06 July 2020

The 10 Useful Networking Commands You Should Know


What is my IP address? Who is the host of this website? Which mail service is this domain using? There exist web tools that can uncover these details but this sort of research can also be done using the command line on your computer.

Network Commands

Let’s explore a few essential networking commands that will help you know everything about a website from the terminal itself.

What is my IP address

curl https://checkip.amazonaws.com

Make a curl or wget request to the checkip.amazonaws.com and it prints the public IP address of your computer. You can also connect to Akamai’s whatismyip.akamai.com domain get your external IP address.

What is my Private IP address

ifconfig en0 | grep inet

Your computer has a private IP address that only work within the local network. For older Macs with a wired Ethernet port, use en0 for Ethernet interface or en1 for the WiFi interface. The networksetup -listnetworkserviceorder command will print a list all network interfaces available on your machine.

Find the Location of IP address

curl https://ip2c.org/?ip=8.8.8.8

The free ‘ip2c’ service resolves an IP address to the country.

Or use the ‘ipapi’ service to get more details of an IP address including the city name, timezone and even the latitude and longitude associated with an IP address.

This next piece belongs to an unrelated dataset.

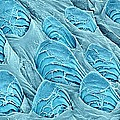 Fish Scales, Sem by Science Photo Library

curl https://ipapi.co/8.8.8.8/json

Check DNS Records

The dig command will help you query for any type of DNS records for a domain from the command line.

1. Find the IP address of a website

dig +short www.labnol.org

2. Find the Mail Server of Domain

The Mail Exchange (MX) records specify the incoming mail servers that used for delivering email messages sent to your domain name.

host -t MX labnol.org

3. Print all DNS Records of a Domain

Get a list of all DNS records of a domain including TXT records, MX records and name servers. The name servers handle queries regarding the location of the domain’s website, email and other services.

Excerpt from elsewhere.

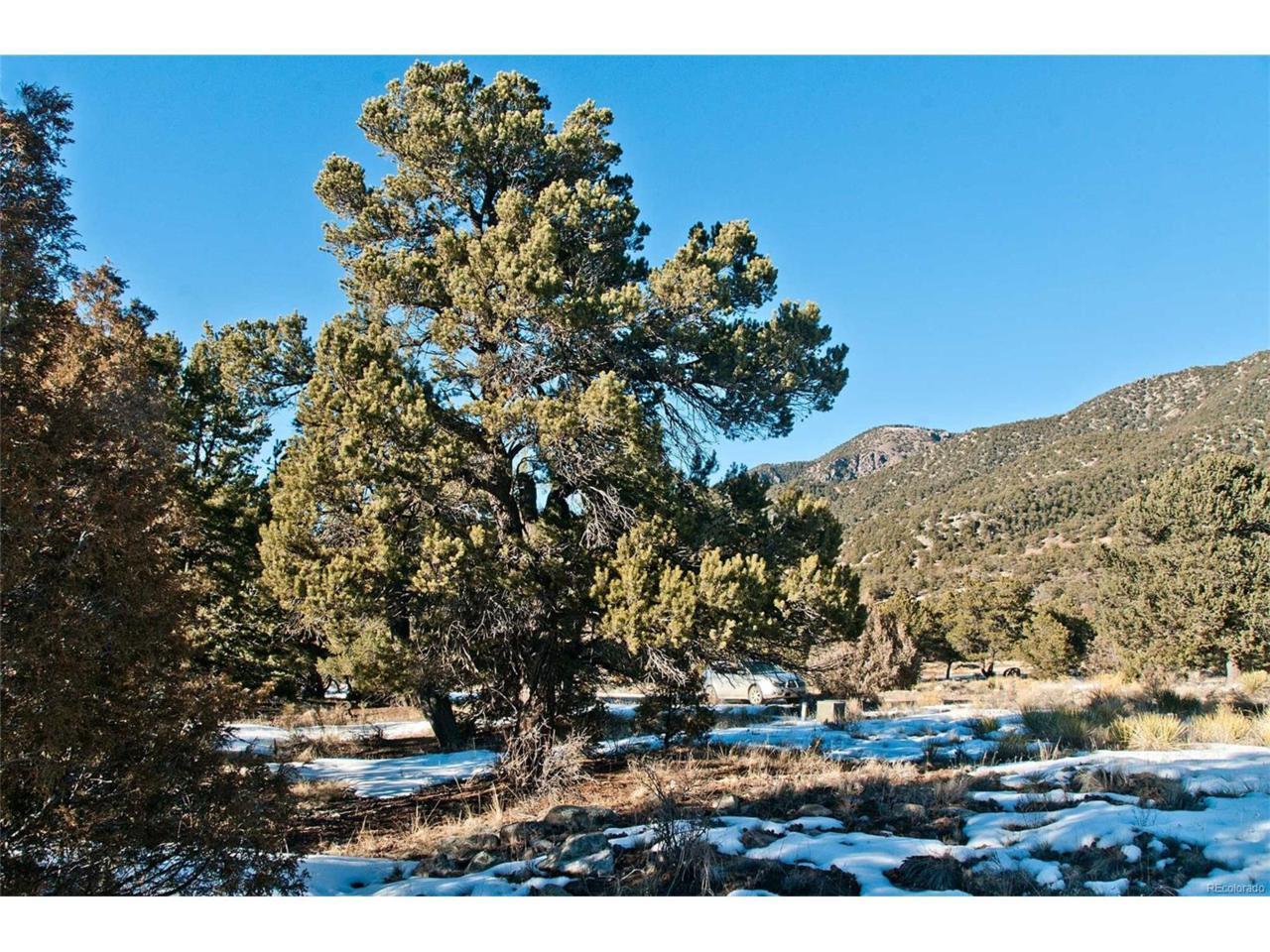 4272 Rambling Way, Crestone, CO 81131 (MLS #8683606) :: 8z Real Estate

dig +nocmd amazon.com any +noall +answer

Who is hosting a website?

Use the dig command to find the IP address of a website and then use the same dig command to perform a reverse lookup to find the host of that IP address.

For instance, this command will print the IP address of the Netflix website:

dig +short netflix.com A | tail -1

Use that IP address in the next command to get the hostname:

dig +nocmd -x 52.11.104.17 +noall +answer

Find the owner of the website

Use the built-in whois command to reveal important information about any web domain including the date when it was first registered, the contact details of the website owner, the expiration date of the domain, the name of the domain registrar and so on.

whois dictation.io

You can also query the domain registration details on a specific registrar’s server with the -h flag. For instance, the next command performs a whois lookup on a website using the WHOIS server of Google Domains.

whois -h whois.google.com reverse.photos

Test Network Connectivity with Ping

The ping command helps you test if a remote host is reachable and whether your machine can connect to it properly.

ping -c 5 -i 2 labnol.org

The above command pings the host 5 time and there’s a 2 second wait between pings.

Where’s the fault?

If your Internet connection is working but you are unable to reach a website, there could be an issue with an intermediate router that the packets have to pass through to reach the server.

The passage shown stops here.